*Testo estratto*:
□ □ □

Durante la pandemia è emersa una sorprendente correlazione tra le ricerche su Internet relative ai farmaci per l’ADHD e dei tassi effettivi di prescrizione. A scoprirlo è stato uno studio pubblicato su Brain Medicine
Durante la pandemia Covid-19 è emersa una sorprendente correlazione tra le ricerche su Internet relative ai farmaci per il disturbo da deficit di attenzione/iperattività (ADHD) e dei tassi effettivi di prescrizione. A scoprirlo è stato un gruppo di ricercatori dell’Università della California a Irvine in uno studio pubblicato sulla rivista Brain Medicine. I ricercatori, coordinati dallo scienziato Steven Grieco, hanno analizzato i dati di Google Trends nell’arco di un periodo di 20 anni, con particolare attenzione al periodo successivo all’inizio della pandemia, da gennaio 2020.
I risultati, spiegano gli esperti, aprono nuove possibilità per l’utilizzo dei dati di ricerca online per prevedere e prevenire la carenza dei farmaci da prescrizione. I ricercatori hanno riscontrato un aumento significativo delle ricerche di farmaci per l’ADHD durante le ondate di Covid-19, il che rispecchiava l’aumento delle prescrizioni di queste tipologie di medicinali. “I dati di Google Trends – spiega Grieco – possono fungere da proxy in tempo reale per l’uso di farmaci da prescrizione, specialmente durante situazioni di salute pubblica in rapido cambiamento o in caso di periodi emergenziali. Questo approccio può rivelarsi particolarmente utile quando i dati effettivi sulle prescrizioni non sono immediatamente disponibili”.
Il gruppo di ricerca ha impiegato tecniche analitiche sofisticate per identificare tendenze e sottotendenze nei dati di ricerca. Allo stesso tempo, gli scienziati hanno valutato le tendenze stagionali per 187 disturbi e 113 parole chiave sui farmaci, fornendo una visione completa dell’interesse pubblico per varie condizioni di salute e trattamenti. L’indagine ha rivelato una forte correlazione tra le ricerche di Google per i farmaci contro l’ADHD e tassi di prescrizione effettivi dal database del Medical Expenditure Panel Survey (MEPS). Questa correlazione è rimasta vera fino all’inizio della pandemia, dopodiché i dati MEPS non sono stati più disponibili. Nei prossimi step, gli autori sperano di comprendere le implicazioni a lungo termine di questi dati e in che modo i dipartimenti di sanità pubblica, i produttori di farmaci e i partner del settore dei dati possono collaborare efficacemente per effettuare previsioni in tempo reale sull’uso pubblico dei farmaci da prescrizione.

□ □ □

*Record estratti*:
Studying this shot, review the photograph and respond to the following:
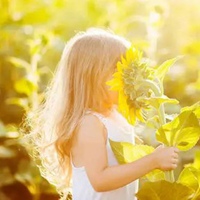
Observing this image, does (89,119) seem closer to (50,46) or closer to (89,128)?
(89,128)

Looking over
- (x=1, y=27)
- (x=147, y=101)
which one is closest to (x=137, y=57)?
(x=147, y=101)

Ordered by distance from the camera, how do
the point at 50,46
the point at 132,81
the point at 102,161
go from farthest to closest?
the point at 50,46
the point at 102,161
the point at 132,81

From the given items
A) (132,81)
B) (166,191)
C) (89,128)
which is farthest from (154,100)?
(89,128)

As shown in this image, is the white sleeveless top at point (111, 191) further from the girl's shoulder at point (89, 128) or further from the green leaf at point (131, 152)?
the green leaf at point (131, 152)

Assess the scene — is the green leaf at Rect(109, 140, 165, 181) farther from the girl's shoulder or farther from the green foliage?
the girl's shoulder

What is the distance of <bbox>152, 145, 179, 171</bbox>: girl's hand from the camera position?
1.44 metres

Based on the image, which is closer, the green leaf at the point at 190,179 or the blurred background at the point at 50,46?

□ □ □

*Azione richiesta 1*: Trascrivi fedelmente il passo del testo sui farmaci per l'ADHD che inizia con "Durante la pandemia è" e termina con "da gennaio 2020.".
*Azione richiesta 2*: Nel testo sui farmaci per l'ADHD, per quanti disturbi gli scienziati hanno valutato le tendenze stagionali?

*Soluzione 1*:
Durante la pandemia è emersa una sorprendente correlazione tra le ricerche su Internet relative ai farmaci per l’ADHD e dei tassi effettivi di prescrizione. A scoprirlo è stato uno studio pubblicato su Brain Medicine
Durante la pandemia Covid-19 è emersa una sorprendente correlazione tra le ricerche su Internet relative ai farmaci per il disturbo da deficit di attenzione/iperattività (ADHD) e dei tassi effettivi di prescrizione. A scoprirlo è stato un gruppo di ricercatori dell’Università della California a Irvine in uno studio pubblicato sulla rivista Brain Medicine. I ricercatori, coordinati dallo scienziato Steven Grieco, hanno analizzato i dati di Google Trends nell’arco di un periodo di 20 anni, con particolare attenzione al periodo successivo all’inizio della pandemia, da gennaio 2020.

*Soluzione 2*: Per 187 disturbi.